» **Work task**:
Filter out all lines without the word "Stock" from the data below, please, and copy the rest.

» **Input data**:
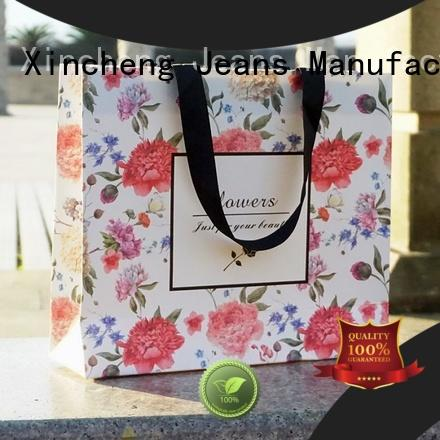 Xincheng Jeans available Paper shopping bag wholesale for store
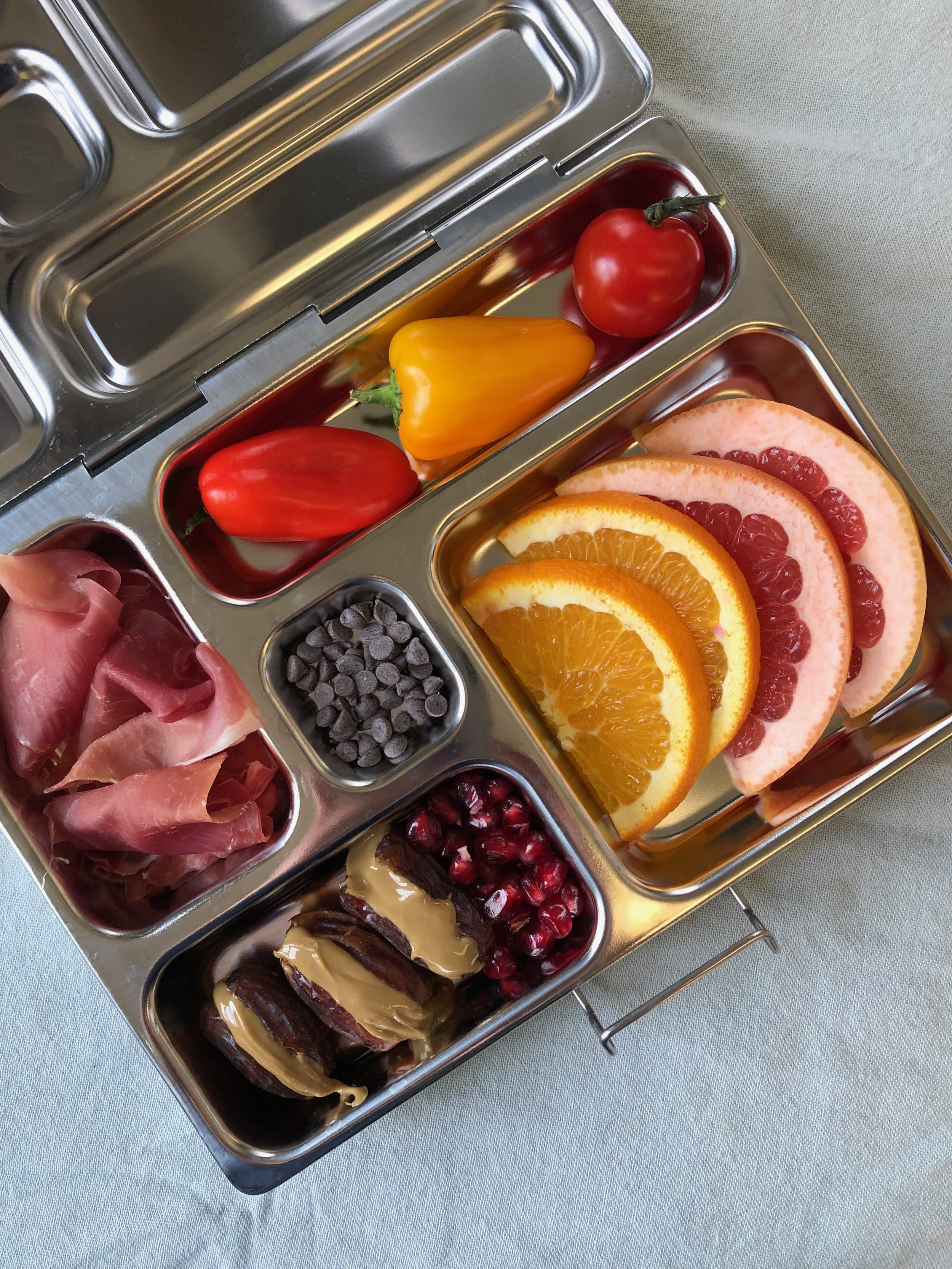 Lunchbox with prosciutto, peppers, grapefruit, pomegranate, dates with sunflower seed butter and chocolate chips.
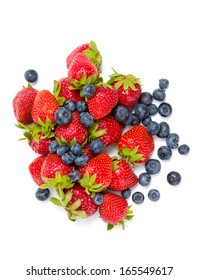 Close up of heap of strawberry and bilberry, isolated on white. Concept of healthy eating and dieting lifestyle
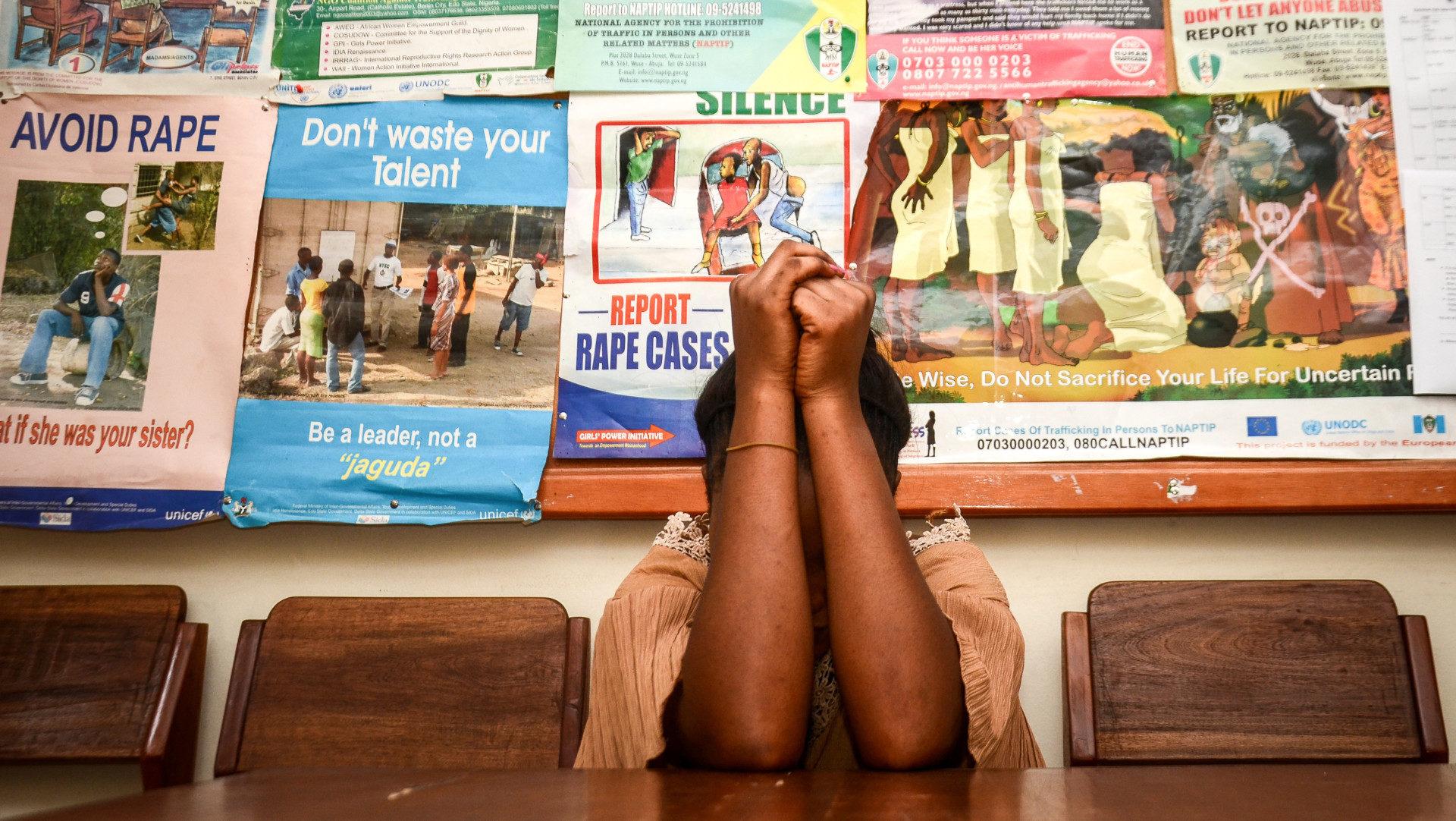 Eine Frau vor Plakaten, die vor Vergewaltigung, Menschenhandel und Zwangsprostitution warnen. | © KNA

==

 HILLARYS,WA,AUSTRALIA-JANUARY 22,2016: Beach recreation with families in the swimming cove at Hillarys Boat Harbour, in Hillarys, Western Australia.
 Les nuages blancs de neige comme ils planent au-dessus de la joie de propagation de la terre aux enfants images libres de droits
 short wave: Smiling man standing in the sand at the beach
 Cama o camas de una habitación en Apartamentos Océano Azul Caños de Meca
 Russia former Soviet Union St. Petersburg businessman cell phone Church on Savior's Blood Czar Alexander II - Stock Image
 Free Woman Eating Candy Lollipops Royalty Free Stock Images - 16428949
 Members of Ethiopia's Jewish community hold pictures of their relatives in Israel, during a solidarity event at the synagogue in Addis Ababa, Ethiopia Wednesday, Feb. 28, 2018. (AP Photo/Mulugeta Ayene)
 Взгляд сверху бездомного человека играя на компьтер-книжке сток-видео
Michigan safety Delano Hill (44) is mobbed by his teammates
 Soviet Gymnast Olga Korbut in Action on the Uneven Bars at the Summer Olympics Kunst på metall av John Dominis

» **Exercise output**:
 Russia former Soviet Union St. Petersburg businessman cell phone Church on Savior's Blood Czar Alexander II - Stock Image
 Free Woman Eating Candy Lollipops Royalty Free Stock Images - 16428949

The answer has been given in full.